> **LISTE DES EXERCICES**
a) Relevez toutes les émotions que, selon l'entretien sur le deuil, le deuil peut susciter.
b) Prolongez l'entretien sur le deuil à partir de sa dernière phrase.

> **TEXTE**
========================

Annina Seiler, qu’est-ce qui vous pousse à vous engager jour après jour pour les personnes touchées par le cancer et leurs proches ?
Le soutien et l’accompagnement des personnes gravement atteintes dans leur santé et de leurs proches ont toujours été au centre de mon travail de psychologue à l’hôpital. Aujourd’hui encore, on accorde trop peu d’importance à la détresse psychique et à la souffrance mentale. Nous ne pouvons pas nous protéger des coups du sort, j’en ai moi-même fait l’expérience durant ma formation. Une maladie grave, la prise en charge et la perte d’un être cher bouleversent l’existence à tout jamais. Cela a aussi des conséquences au niveau professionnel. Cette expérience nouvelle pour moi a radicalement changé ma façon de voir les choses. C’est pourquoi le soutien des proches me tient particulièrement à cœur.
Comment le deuil se manifeste-t-il après une perte ?
Le deuil est une expérience douloureuse qui peut susciter des émotions intenses — la nostalgie, la colère, l’amertume, la culpabilité, le désespoir ou le vide. Il peut durer des mois, voire des années. Le deuil n’affecte pas seulement le psychisme ; il a aussi des répercussions au niveau physique. Il affaiblit le système immunitaire et peut augmenter le risque de développer certaines maladies, notamment cardiovasculaires. Dans la phase aiguë en particulier, certaines personnes font état de douleurs ou d’une sensation d’oppression dans la poitrine, de troubles respiratoires, de nausées, d’insomnies ou de perte d’appétit. Elles ont souvent des oublis ou du mal à se concentrer et font parfois des rêves perturbants.

========================

> **DOCUMENTS FOURNIS**

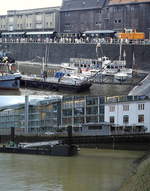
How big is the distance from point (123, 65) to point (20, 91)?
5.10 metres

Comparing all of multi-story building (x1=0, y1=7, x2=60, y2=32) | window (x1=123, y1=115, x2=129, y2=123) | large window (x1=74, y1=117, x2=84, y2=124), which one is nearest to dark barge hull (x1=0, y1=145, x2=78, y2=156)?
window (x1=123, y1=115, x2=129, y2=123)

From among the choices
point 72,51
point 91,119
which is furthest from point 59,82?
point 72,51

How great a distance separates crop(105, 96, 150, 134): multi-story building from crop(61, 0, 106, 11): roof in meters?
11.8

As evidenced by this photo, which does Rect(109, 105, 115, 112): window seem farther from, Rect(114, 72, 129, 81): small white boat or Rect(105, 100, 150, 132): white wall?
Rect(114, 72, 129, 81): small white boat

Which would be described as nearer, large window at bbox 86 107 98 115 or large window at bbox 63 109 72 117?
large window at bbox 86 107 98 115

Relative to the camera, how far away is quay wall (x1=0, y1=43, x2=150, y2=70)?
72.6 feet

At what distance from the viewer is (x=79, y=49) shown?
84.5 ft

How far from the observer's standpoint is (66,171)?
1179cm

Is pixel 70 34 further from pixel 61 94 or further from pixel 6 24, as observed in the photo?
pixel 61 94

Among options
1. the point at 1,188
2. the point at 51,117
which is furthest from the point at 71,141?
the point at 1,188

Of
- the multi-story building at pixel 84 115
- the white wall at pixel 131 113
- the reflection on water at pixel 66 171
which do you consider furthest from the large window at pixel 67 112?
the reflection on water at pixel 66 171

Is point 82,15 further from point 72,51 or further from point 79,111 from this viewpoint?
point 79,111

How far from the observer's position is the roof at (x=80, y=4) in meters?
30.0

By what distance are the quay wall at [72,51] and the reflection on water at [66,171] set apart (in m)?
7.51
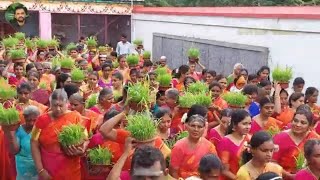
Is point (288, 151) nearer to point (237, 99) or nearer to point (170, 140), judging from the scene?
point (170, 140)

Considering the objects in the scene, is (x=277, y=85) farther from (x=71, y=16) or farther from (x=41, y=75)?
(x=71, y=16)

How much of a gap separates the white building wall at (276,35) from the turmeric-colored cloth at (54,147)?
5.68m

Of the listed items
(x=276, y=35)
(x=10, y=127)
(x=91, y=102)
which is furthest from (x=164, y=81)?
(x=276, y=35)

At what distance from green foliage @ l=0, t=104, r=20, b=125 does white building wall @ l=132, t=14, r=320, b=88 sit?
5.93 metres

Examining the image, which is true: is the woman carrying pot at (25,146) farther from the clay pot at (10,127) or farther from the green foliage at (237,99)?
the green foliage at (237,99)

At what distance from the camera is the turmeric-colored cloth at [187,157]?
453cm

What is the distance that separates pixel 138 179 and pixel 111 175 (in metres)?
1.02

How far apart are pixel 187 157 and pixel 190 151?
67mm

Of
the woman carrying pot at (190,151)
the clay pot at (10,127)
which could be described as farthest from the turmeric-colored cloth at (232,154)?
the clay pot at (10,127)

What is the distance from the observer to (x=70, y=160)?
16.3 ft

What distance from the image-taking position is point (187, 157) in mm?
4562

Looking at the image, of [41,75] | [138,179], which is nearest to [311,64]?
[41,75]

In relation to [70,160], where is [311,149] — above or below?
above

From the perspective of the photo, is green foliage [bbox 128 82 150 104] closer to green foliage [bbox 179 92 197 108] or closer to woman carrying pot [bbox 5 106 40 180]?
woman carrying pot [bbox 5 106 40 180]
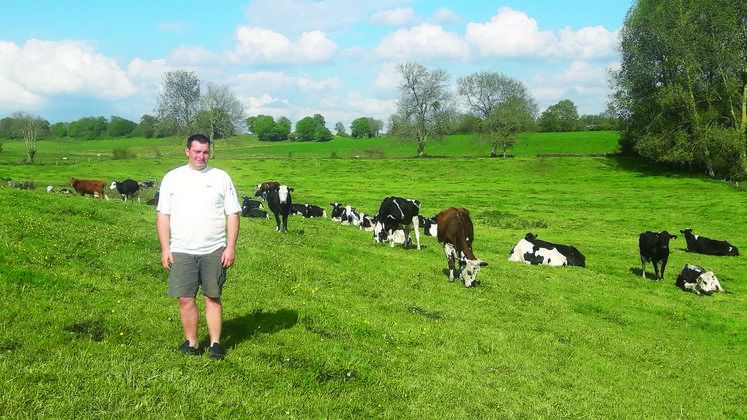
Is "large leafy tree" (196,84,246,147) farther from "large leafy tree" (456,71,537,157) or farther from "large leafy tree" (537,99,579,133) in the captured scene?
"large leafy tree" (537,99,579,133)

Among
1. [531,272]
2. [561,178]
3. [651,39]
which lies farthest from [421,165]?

========================

> **CORRIGÉS**
a) la nostalgie, la colère, l'amertume, la culpabilité, le désespoir, le vide

b)
Du point de vue de l’évolution, les liens sociaux sont essentiels à la survie. Chaque menace qui vient mettre en péril ce sentiment de sécurité sur le plan social déclenche une réaction de stress complexe et affecte l’immunité. Ce phénomène augmente le risque d’inflammations, de douleurs et de maladies psychiques ou somatiques. La perte d’un être cher met fin à la relation protectrice. Ainsi, le deuil est une réaction neurobiologique à la disparition d’un lien social. On peut même le démontrer : les personnes en deuil présentent un taux d’ocytocine — l’hormone de l’attachement — plus élevé. Par ailleurs, le deuil active les mêmes régions cérébrales que la douleur physique.
La perte d’un être cher peut-elle aussi entraîner la mort prématurée de la personne qui survit ?
Des études d’envergure mettent effectivement en lumière un lien entre la perte d’un proche et une mort précoce. Selon ces travaux, le risque de décès est 20 à 40 fois plus élevé, en particulier durant les six premiers mois qui suivent la perte. Les hommes sont davantage concernés. Ce phénomène est également connu sous le nom d’effet de veuvage ou de décès lié au syndrome du cœur brisé et s’observe aussi chez les mammifères dans le règne animal.